Multi-view NMI Score: 0.632

<Figure size 432x288 with 0 Axes>
../../../_images/tutorials_cluster_MVKMeans_MultiviewKmeansValidation_SimulatedData_14_2.png
<Figure size 432x288 with 0 Axes>
../../../_images/tutorials_cluster_MVKMeans_MultiviewKmeansValidation_SimulatedData_14_4.png

Performance when cluster components are highly overlapping in one view

Cluster components 1: * Mean: View 1 = [0.5, 0.5], View 2 = [2, 2] * Covariance = I (both views)

Cluster components 2: * Mean = [0, 0] (both views) * Covariance = I (both views)

As we can see, multi-view kmeans clustering performs worse than single-view kmeans clustering with concatenated views as inputs and with the best view as the input.

[8]:
v1_means = [[0.5, 0.5], [0, 0]]
v2_means = [[2, 2], [0, 0]]
v1_vars = [1, 1]
v2_vars = [1, 1]
vmeans = [v1_means, v2_means]
vvars = [v1_vars, v2_vars]

data, labels = create_data(RANDOM_SEED, vmeans, vvars)
m_clusters = perform_clustering(RANDOM_SEED, data, labels, 2)
display_plots('Ground Truth' ,data, labels)
display_plots('Multi-view Clustering' ,data, m_clusters)
Single-view View 1 NMI Score: 0.062

Single-view View 2 NMI Score: 0.608

Single-view Concatenated NMI Score: 0.616

Multi-view NMI Score: 0.591

<Figure size 432x288 with 0 Axes>
../../../_images/tutorials_cluster_MVKMeans_MultiviewKmeansValidation_SimulatedData_16_2.png
<Figure size 432x288 with 0 Axes>
../../../_images/tutorials_cluster_MVKMeans_MultiviewKmeansValidation_SimulatedData_16_4.png

Conclusions

Here, we have seen some of the limitations of multi-view kmeans clustering.
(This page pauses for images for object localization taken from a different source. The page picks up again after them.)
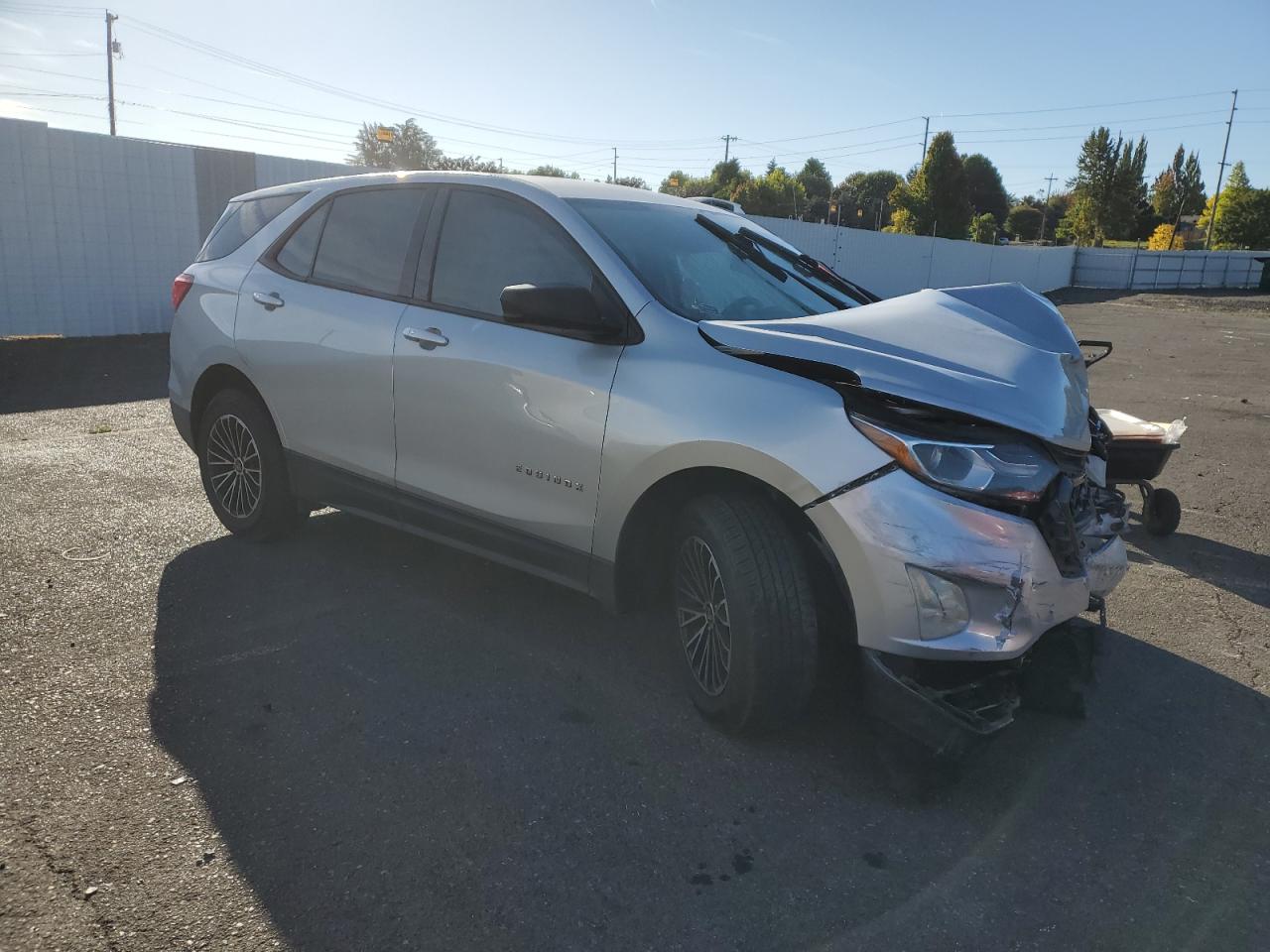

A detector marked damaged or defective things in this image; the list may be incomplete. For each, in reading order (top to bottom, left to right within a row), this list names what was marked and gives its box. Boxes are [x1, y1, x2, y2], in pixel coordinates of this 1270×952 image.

crashed silver suv [171, 175, 1132, 751]
crumpled hood [700, 282, 1086, 451]
damaged front end [705, 282, 1132, 751]
broken headlight assembly [853, 416, 1062, 508]
detached front bumper [808, 469, 1127, 664]
cracked bumper piece [808, 472, 1127, 664]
From the experiments above, it is apparent that multi-view kmeans clustering performs equally as well or worse than single-view kmeans clustering on concatenated data when views are informative but the data is fairly simple (i.e. only has 2 features per view). However, it is clear that the multi-view kmeans algorithm does perform better on well separated cluster components than it does on highly overlapping cluster components, which does validate it’s basic functionality as a clustering algorithm.